* Exercise instructions *
1 - In the Nebraska football discussion, how would you put this sentence into Spanish: "Keep an eye on Alfonzo Dennard this year as he becomes the go-to guy at corner."?
2 - Can you return, word for word, the passage of the Nebraska football discussion that begins with the words containing "Bigalke: That’s my" and ends with "transition in Lincoln."?

* Selected text *
☆ ☆ ☆ ☆ ☆

Strobl: I think Nebraska will step in and win this division. When you look at the overall level of talent and the competition they’ll be facing, the ‘Huskers simply have the edge. Losing Roy Helu, Jr. is tough, but if Taylor Martinez can mature a bit as a passer it will ease the pressure on tailback Rex Burkhead. The defense should be dominant even without Prince Amukamara; Jared Crick anchors what could be the best d-line in the conference, and the secondary should be only slightly weakened. Keep an eye on Alfonzo Dennard this year as he becomes the go-to guy at corner. The real question about this team is can a new offensive line do its job. Martinez isn’t the most durable QB out there, and if he starts to take hits, Nebraska may need to worry.
Bigalke: That’s my big worry, Matt — that Martinez isn’t going to last an entire season against the defenses of the Big Ten, which by and large are going to punish him far worse than Big XII defenses proved ultimately capable of accomplishing last season. Because of that, along with the conference adjustment period for the Huskers all across the roster, this might just not be the year for Nebraska to come in and dominate like everybody is expecting. Like Iowa they lost a lot of players, needing to replace six offensive starters around Martinez (if he survives). And can Bo Pelini hold his temper for another season? Is it possible that the Big Ten blows his gasket? All things told, they’ll be a strong team, and perhaps I’m crazy for not picking them. But I’ll take that chance given the reservations I have about this season of transition in Lincoln.

☆ ☆ ☆ ☆ ☆

* Dataset rows *
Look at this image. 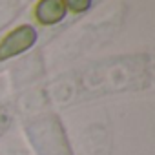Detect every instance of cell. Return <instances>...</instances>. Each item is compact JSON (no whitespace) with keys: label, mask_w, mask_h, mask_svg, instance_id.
Segmentation results:
<instances>
[{"label":"cell","mask_w":155,"mask_h":155,"mask_svg":"<svg viewBox=\"0 0 155 155\" xmlns=\"http://www.w3.org/2000/svg\"><path fill=\"white\" fill-rule=\"evenodd\" d=\"M64 4H66V9L73 13H84L91 6V0H64Z\"/></svg>","instance_id":"cell-3"},{"label":"cell","mask_w":155,"mask_h":155,"mask_svg":"<svg viewBox=\"0 0 155 155\" xmlns=\"http://www.w3.org/2000/svg\"><path fill=\"white\" fill-rule=\"evenodd\" d=\"M66 11L64 0H38L35 6V18L42 26H53L66 17Z\"/></svg>","instance_id":"cell-2"},{"label":"cell","mask_w":155,"mask_h":155,"mask_svg":"<svg viewBox=\"0 0 155 155\" xmlns=\"http://www.w3.org/2000/svg\"><path fill=\"white\" fill-rule=\"evenodd\" d=\"M35 40L37 29H33L31 26H18L0 40V60H8L28 51L35 44Z\"/></svg>","instance_id":"cell-1"}]
</instances>
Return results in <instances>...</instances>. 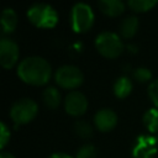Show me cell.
<instances>
[{"mask_svg":"<svg viewBox=\"0 0 158 158\" xmlns=\"http://www.w3.org/2000/svg\"><path fill=\"white\" fill-rule=\"evenodd\" d=\"M21 80L32 85H44L48 83L52 68L47 59L40 56H31L23 58L16 69Z\"/></svg>","mask_w":158,"mask_h":158,"instance_id":"6da1fadb","label":"cell"},{"mask_svg":"<svg viewBox=\"0 0 158 158\" xmlns=\"http://www.w3.org/2000/svg\"><path fill=\"white\" fill-rule=\"evenodd\" d=\"M28 20L40 28H52L58 22L56 9L46 2H36L27 9Z\"/></svg>","mask_w":158,"mask_h":158,"instance_id":"7a4b0ae2","label":"cell"},{"mask_svg":"<svg viewBox=\"0 0 158 158\" xmlns=\"http://www.w3.org/2000/svg\"><path fill=\"white\" fill-rule=\"evenodd\" d=\"M95 47L106 58H116L123 51L121 37L112 31H102L95 38Z\"/></svg>","mask_w":158,"mask_h":158,"instance_id":"3957f363","label":"cell"},{"mask_svg":"<svg viewBox=\"0 0 158 158\" xmlns=\"http://www.w3.org/2000/svg\"><path fill=\"white\" fill-rule=\"evenodd\" d=\"M70 26L74 32L83 33L90 30L94 23V12L86 2H77L73 5L69 15Z\"/></svg>","mask_w":158,"mask_h":158,"instance_id":"277c9868","label":"cell"},{"mask_svg":"<svg viewBox=\"0 0 158 158\" xmlns=\"http://www.w3.org/2000/svg\"><path fill=\"white\" fill-rule=\"evenodd\" d=\"M38 112L37 102L30 98H22L16 100L10 109V117L15 122V126L25 125L32 121Z\"/></svg>","mask_w":158,"mask_h":158,"instance_id":"5b68a950","label":"cell"},{"mask_svg":"<svg viewBox=\"0 0 158 158\" xmlns=\"http://www.w3.org/2000/svg\"><path fill=\"white\" fill-rule=\"evenodd\" d=\"M54 80L56 83L64 89H75L79 85H81L84 80L83 72L72 64H64L60 65L56 73H54Z\"/></svg>","mask_w":158,"mask_h":158,"instance_id":"8992f818","label":"cell"},{"mask_svg":"<svg viewBox=\"0 0 158 158\" xmlns=\"http://www.w3.org/2000/svg\"><path fill=\"white\" fill-rule=\"evenodd\" d=\"M19 46L14 40L7 37L1 38L0 41V64L5 69L12 68L19 59Z\"/></svg>","mask_w":158,"mask_h":158,"instance_id":"52a82bcc","label":"cell"},{"mask_svg":"<svg viewBox=\"0 0 158 158\" xmlns=\"http://www.w3.org/2000/svg\"><path fill=\"white\" fill-rule=\"evenodd\" d=\"M157 153V139L148 135H139L132 147L133 158H152Z\"/></svg>","mask_w":158,"mask_h":158,"instance_id":"ba28073f","label":"cell"},{"mask_svg":"<svg viewBox=\"0 0 158 158\" xmlns=\"http://www.w3.org/2000/svg\"><path fill=\"white\" fill-rule=\"evenodd\" d=\"M64 109L72 116H80L88 109V99L81 91L73 90L64 99Z\"/></svg>","mask_w":158,"mask_h":158,"instance_id":"9c48e42d","label":"cell"},{"mask_svg":"<svg viewBox=\"0 0 158 158\" xmlns=\"http://www.w3.org/2000/svg\"><path fill=\"white\" fill-rule=\"evenodd\" d=\"M94 123L95 127L102 132L111 131L117 123V115L111 109L107 107L100 109L94 115Z\"/></svg>","mask_w":158,"mask_h":158,"instance_id":"30bf717a","label":"cell"},{"mask_svg":"<svg viewBox=\"0 0 158 158\" xmlns=\"http://www.w3.org/2000/svg\"><path fill=\"white\" fill-rule=\"evenodd\" d=\"M99 9L107 16H118L125 11V4L121 0H100L98 1Z\"/></svg>","mask_w":158,"mask_h":158,"instance_id":"8fae6325","label":"cell"},{"mask_svg":"<svg viewBox=\"0 0 158 158\" xmlns=\"http://www.w3.org/2000/svg\"><path fill=\"white\" fill-rule=\"evenodd\" d=\"M17 26V14L14 9L6 7L1 12V27L2 33H11Z\"/></svg>","mask_w":158,"mask_h":158,"instance_id":"7c38bea8","label":"cell"},{"mask_svg":"<svg viewBox=\"0 0 158 158\" xmlns=\"http://www.w3.org/2000/svg\"><path fill=\"white\" fill-rule=\"evenodd\" d=\"M120 33L125 38H131L136 35L137 28H138V19L135 15H128L126 16L121 22H120Z\"/></svg>","mask_w":158,"mask_h":158,"instance_id":"4fadbf2b","label":"cell"},{"mask_svg":"<svg viewBox=\"0 0 158 158\" xmlns=\"http://www.w3.org/2000/svg\"><path fill=\"white\" fill-rule=\"evenodd\" d=\"M42 100L49 109H57L60 104V93L56 86H47L42 93Z\"/></svg>","mask_w":158,"mask_h":158,"instance_id":"5bb4252c","label":"cell"},{"mask_svg":"<svg viewBox=\"0 0 158 158\" xmlns=\"http://www.w3.org/2000/svg\"><path fill=\"white\" fill-rule=\"evenodd\" d=\"M132 90V81L128 77H118L114 83V94L118 99L126 98Z\"/></svg>","mask_w":158,"mask_h":158,"instance_id":"9a60e30c","label":"cell"},{"mask_svg":"<svg viewBox=\"0 0 158 158\" xmlns=\"http://www.w3.org/2000/svg\"><path fill=\"white\" fill-rule=\"evenodd\" d=\"M142 121L149 132H157L158 131V109L151 107L146 110L143 114Z\"/></svg>","mask_w":158,"mask_h":158,"instance_id":"2e32d148","label":"cell"},{"mask_svg":"<svg viewBox=\"0 0 158 158\" xmlns=\"http://www.w3.org/2000/svg\"><path fill=\"white\" fill-rule=\"evenodd\" d=\"M158 4V0H128L127 5L131 10L136 12H144L151 10Z\"/></svg>","mask_w":158,"mask_h":158,"instance_id":"e0dca14e","label":"cell"},{"mask_svg":"<svg viewBox=\"0 0 158 158\" xmlns=\"http://www.w3.org/2000/svg\"><path fill=\"white\" fill-rule=\"evenodd\" d=\"M74 130L77 132L78 136L83 137V138H88L89 136H91L93 133V127L89 122L83 121V120H78L74 125Z\"/></svg>","mask_w":158,"mask_h":158,"instance_id":"ac0fdd59","label":"cell"},{"mask_svg":"<svg viewBox=\"0 0 158 158\" xmlns=\"http://www.w3.org/2000/svg\"><path fill=\"white\" fill-rule=\"evenodd\" d=\"M96 154H98V152H96L95 146L86 143L77 151L75 158H96Z\"/></svg>","mask_w":158,"mask_h":158,"instance_id":"d6986e66","label":"cell"},{"mask_svg":"<svg viewBox=\"0 0 158 158\" xmlns=\"http://www.w3.org/2000/svg\"><path fill=\"white\" fill-rule=\"evenodd\" d=\"M133 78L137 81L146 83V81H148V80L152 79V72L148 68H146V67H138L133 72Z\"/></svg>","mask_w":158,"mask_h":158,"instance_id":"ffe728a7","label":"cell"},{"mask_svg":"<svg viewBox=\"0 0 158 158\" xmlns=\"http://www.w3.org/2000/svg\"><path fill=\"white\" fill-rule=\"evenodd\" d=\"M148 95L154 104V106L158 109V78L153 79L148 85Z\"/></svg>","mask_w":158,"mask_h":158,"instance_id":"44dd1931","label":"cell"},{"mask_svg":"<svg viewBox=\"0 0 158 158\" xmlns=\"http://www.w3.org/2000/svg\"><path fill=\"white\" fill-rule=\"evenodd\" d=\"M10 136L11 135H10L9 127L6 126L5 122H1L0 123V146H1V148H4L6 146V143L10 139Z\"/></svg>","mask_w":158,"mask_h":158,"instance_id":"7402d4cb","label":"cell"},{"mask_svg":"<svg viewBox=\"0 0 158 158\" xmlns=\"http://www.w3.org/2000/svg\"><path fill=\"white\" fill-rule=\"evenodd\" d=\"M47 158H75V157H72L70 154H67V153L57 152V153H52V154H51V156H48Z\"/></svg>","mask_w":158,"mask_h":158,"instance_id":"603a6c76","label":"cell"},{"mask_svg":"<svg viewBox=\"0 0 158 158\" xmlns=\"http://www.w3.org/2000/svg\"><path fill=\"white\" fill-rule=\"evenodd\" d=\"M0 158H15V157L9 152H1L0 153Z\"/></svg>","mask_w":158,"mask_h":158,"instance_id":"cb8c5ba5","label":"cell"}]
</instances>
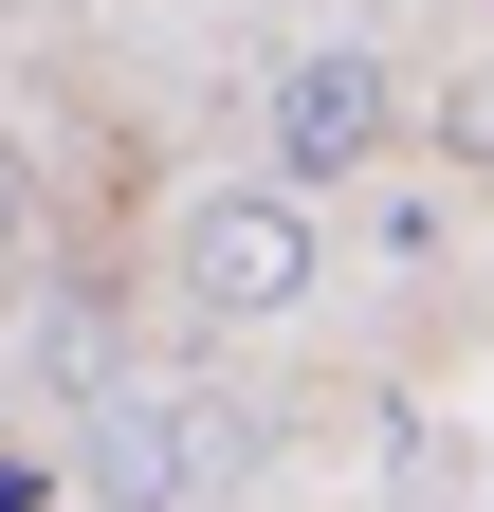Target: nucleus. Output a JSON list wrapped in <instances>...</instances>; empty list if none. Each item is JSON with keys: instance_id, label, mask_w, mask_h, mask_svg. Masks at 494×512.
Returning a JSON list of instances; mask_svg holds the SVG:
<instances>
[{"instance_id": "f257e3e1", "label": "nucleus", "mask_w": 494, "mask_h": 512, "mask_svg": "<svg viewBox=\"0 0 494 512\" xmlns=\"http://www.w3.org/2000/svg\"><path fill=\"white\" fill-rule=\"evenodd\" d=\"M165 256H183V293H220V311H275L293 275H312V238H293L275 202H202V220H183Z\"/></svg>"}]
</instances>
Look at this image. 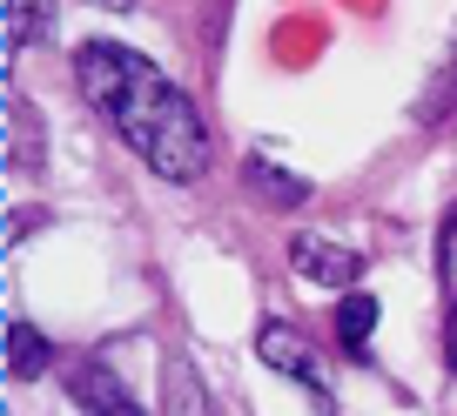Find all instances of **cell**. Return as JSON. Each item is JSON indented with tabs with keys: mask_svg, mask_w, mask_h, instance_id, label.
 <instances>
[{
	"mask_svg": "<svg viewBox=\"0 0 457 416\" xmlns=\"http://www.w3.org/2000/svg\"><path fill=\"white\" fill-rule=\"evenodd\" d=\"M74 81H81V101L108 121L162 182H202L209 175V128H202L195 101L169 81L148 54L121 41H87L74 54Z\"/></svg>",
	"mask_w": 457,
	"mask_h": 416,
	"instance_id": "6da1fadb",
	"label": "cell"
},
{
	"mask_svg": "<svg viewBox=\"0 0 457 416\" xmlns=\"http://www.w3.org/2000/svg\"><path fill=\"white\" fill-rule=\"evenodd\" d=\"M256 356L270 363L276 376H289V383H303L310 396L329 403V370H323V356L310 349L303 330H289V322H262V330H256Z\"/></svg>",
	"mask_w": 457,
	"mask_h": 416,
	"instance_id": "7a4b0ae2",
	"label": "cell"
},
{
	"mask_svg": "<svg viewBox=\"0 0 457 416\" xmlns=\"http://www.w3.org/2000/svg\"><path fill=\"white\" fill-rule=\"evenodd\" d=\"M61 383H68V396H74V410H81V416H148L142 403L129 396V383H121L108 363H95V356L68 363Z\"/></svg>",
	"mask_w": 457,
	"mask_h": 416,
	"instance_id": "3957f363",
	"label": "cell"
},
{
	"mask_svg": "<svg viewBox=\"0 0 457 416\" xmlns=\"http://www.w3.org/2000/svg\"><path fill=\"white\" fill-rule=\"evenodd\" d=\"M289 269H296L303 282L350 289V282L363 275V256H357V249H343V242H329V235H310V229H303L296 242H289Z\"/></svg>",
	"mask_w": 457,
	"mask_h": 416,
	"instance_id": "277c9868",
	"label": "cell"
},
{
	"mask_svg": "<svg viewBox=\"0 0 457 416\" xmlns=\"http://www.w3.org/2000/svg\"><path fill=\"white\" fill-rule=\"evenodd\" d=\"M7 161L21 175H41L47 161V135H41V115H34V101L21 87H7Z\"/></svg>",
	"mask_w": 457,
	"mask_h": 416,
	"instance_id": "5b68a950",
	"label": "cell"
},
{
	"mask_svg": "<svg viewBox=\"0 0 457 416\" xmlns=\"http://www.w3.org/2000/svg\"><path fill=\"white\" fill-rule=\"evenodd\" d=\"M162 416H222L209 396V383L195 376V363L175 356L169 370H162Z\"/></svg>",
	"mask_w": 457,
	"mask_h": 416,
	"instance_id": "8992f818",
	"label": "cell"
},
{
	"mask_svg": "<svg viewBox=\"0 0 457 416\" xmlns=\"http://www.w3.org/2000/svg\"><path fill=\"white\" fill-rule=\"evenodd\" d=\"M47 370H54V343H47L28 316H14L7 322V376H14V383H34V376H47Z\"/></svg>",
	"mask_w": 457,
	"mask_h": 416,
	"instance_id": "52a82bcc",
	"label": "cell"
},
{
	"mask_svg": "<svg viewBox=\"0 0 457 416\" xmlns=\"http://www.w3.org/2000/svg\"><path fill=\"white\" fill-rule=\"evenodd\" d=\"M243 175H249V188H256L262 201H283V208H303V201H310V182H303V175H289V168H276L262 148L243 161Z\"/></svg>",
	"mask_w": 457,
	"mask_h": 416,
	"instance_id": "ba28073f",
	"label": "cell"
},
{
	"mask_svg": "<svg viewBox=\"0 0 457 416\" xmlns=\"http://www.w3.org/2000/svg\"><path fill=\"white\" fill-rule=\"evenodd\" d=\"M54 34V0H7V47H41Z\"/></svg>",
	"mask_w": 457,
	"mask_h": 416,
	"instance_id": "9c48e42d",
	"label": "cell"
},
{
	"mask_svg": "<svg viewBox=\"0 0 457 416\" xmlns=\"http://www.w3.org/2000/svg\"><path fill=\"white\" fill-rule=\"evenodd\" d=\"M370 330H377V302L370 296H343L337 302V343L350 349V356H363V349H370Z\"/></svg>",
	"mask_w": 457,
	"mask_h": 416,
	"instance_id": "30bf717a",
	"label": "cell"
},
{
	"mask_svg": "<svg viewBox=\"0 0 457 416\" xmlns=\"http://www.w3.org/2000/svg\"><path fill=\"white\" fill-rule=\"evenodd\" d=\"M444 356H451V370H457V296H451V330H444Z\"/></svg>",
	"mask_w": 457,
	"mask_h": 416,
	"instance_id": "8fae6325",
	"label": "cell"
},
{
	"mask_svg": "<svg viewBox=\"0 0 457 416\" xmlns=\"http://www.w3.org/2000/svg\"><path fill=\"white\" fill-rule=\"evenodd\" d=\"M451 242H457V216H451Z\"/></svg>",
	"mask_w": 457,
	"mask_h": 416,
	"instance_id": "7c38bea8",
	"label": "cell"
}]
</instances>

☆ ☆ ☆ ☆ ☆

* Solved tasks *
1 - Estén atentos a Alfonzo Dennard este año, a medida que se convierte en el jugador de referencia como esquinero.

2 -
Bigalke: That’s my big worry, Matt — that Martinez isn’t going to last an entire season against the defenses of the Big Ten, which by and large are going to punish him far worse than Big XII defenses proved ultimately capable of accomplishing last season. Because of that, along with the conference adjustment period for the Huskers all across the roster, this might just not be the year for Nebraska to come in and dominate like everybody is expecting. Like Iowa they lost a lot of players, needing to replace six offensive starters around Martinez (if he survives). And can Bo Pelini hold his temper for another season? Is it possible that the Big Ten blows his gasket? All things told, they’ll be a strong team, and perhaps I’m crazy for not picking them. But I’ll take that chance given the reservations I have about this season of transition in Lincoln.